Part in elderly patients with hypertension are adult hypertension continues, another part is due to atherosclerosis, elastic minus late systolic blood pressure to rise. Elderly hypertensive has the following characteristics:
1. the blood pressure in elderly hypertensive fluctuate greatly, especially the systolic pressure. This is mainly because the elderly patients with vascular Baroreceptor sensitivity impairment. Result in antihypertensive drug therapy should be regularly measuring blood pressure, at any time adjust the dosage.
2. the elderly hypertensive vulnerable to the effects of changes in posture, postural hypotension of high incidence. Therefore should be used with extreme caution can cause hypotension drugs such as guanethidine, α 1 receptor blocker, furosemide, etc.
3. older persons as a result of atherosclerosis prone to the phenomenon of false hypertension, hypertensive patients against hypertension drug tolerance poor. more easily lead to serious adverse reactions and serious complications. At the same time reducing speed in elderly hypertensive patients should not be too fast, you should drop too low.

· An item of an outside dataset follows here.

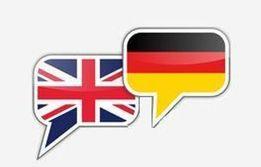 Репетитор. Английский и немецкий язык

4. elderly hypertensive to elevated systolic blood pressure, heart damage larger, more prone to heart failure, but also more prone to stroke.
5. old β receptor responsiveness, β receptor blockers tolerance better, but still have caused bradycardia and the risk of congestive heart failure.
6. reduce the blood volume in the elderly and sympathetic suppression sensitive, this may be and elderly cardiovascular reflex injury.
7. elderly hypertensive of antihypertensive drugs in the treatment of the initial dose and increase doses than younger patients with hypertension, interval should also long than younger patients with hypertension.
8. nervous system function in the elderly is lower, more prone to drug treatment of depression, so you should avoid using role in central nervous system of antihypertensive drugs such as clonidine, methyldopa, etc.